__LISTED ENTRIES__
....
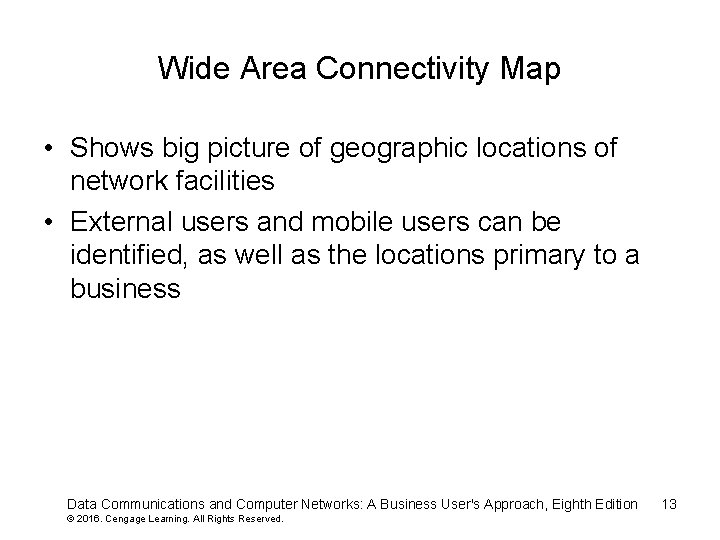 Wide Area Connectivity Map

• Shows big picture of geographic locations of network facilities

• External users and mobile users can be identified, as well as the locations primary to a business

Data Communications and Computer Networks: A Business User's Approach, Eighth Edition 13
© 2016. Cengage Learning. All Rights Reserved.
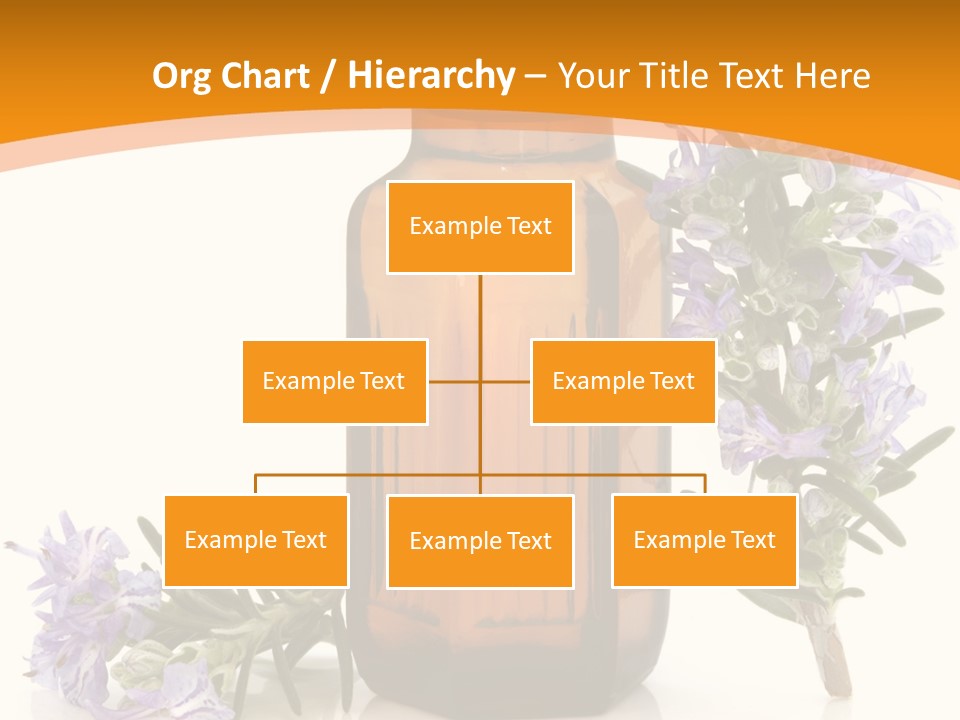 Org Chart / Hierarchy – Your Title Text Here

Example Text

Example Text

Example Text

Example Text

Example Text

Example Text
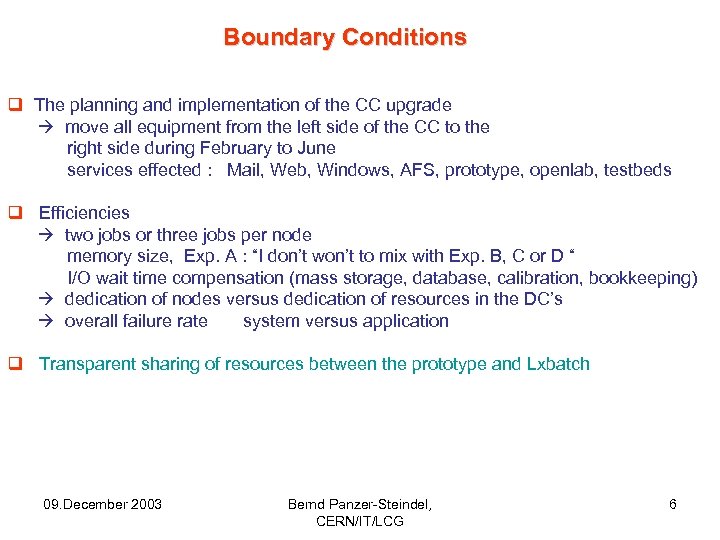 Boundary Conditions

❑ The planning and implementation of the CC upgrade
→ move all equipment from the left side of the CC to the right side during February to June
services effected : Mail, Web, Windows, AFS, prototype, openlab, testbeds

❑ Efficiencies
→ two jobs or three jobs per node
memory size, Exp. A : "I don't won't to mix with Exp. B, C or D "
I/O wait time compensation (mass storage, database, calibration, bookkeeping)
→ dedication of nodes versus dedication of resources in the DC's
→ overall failure rate system versus application

❑ Transparent sharing of resources between the prototype and Lxbatch

09.December 2003

Bernd Panzer-Steindel, CERN/IT/LCG

6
....
__WHAT TO WORK ON__
Your answer should consist of the lines from the line with "the CC upgrade" to the line with "prototype and Lxbatch" above, repeated exactly, both ends included.

__PROBLEM SOLUTION__
❑ The planning and implementation of the CC upgrade
→ move all equipment from the left side of the CC to the right side during February to June
services effected : Mail, Web, Windows, AFS, prototype, openlab, testbeds

❑ Efficiencies
→ two jobs or three jobs per node
memory size, Exp. A : "I don't won't to mix with Exp. B, C or D "
I/O wait time compensation (mass storage, database, calibration, bookkeeping)
→ dedication of nodes versus dedication of resources in the DC's
→ overall failure rate system versus application

❑ Transparent sharing of resources between the prototype and Lxbatch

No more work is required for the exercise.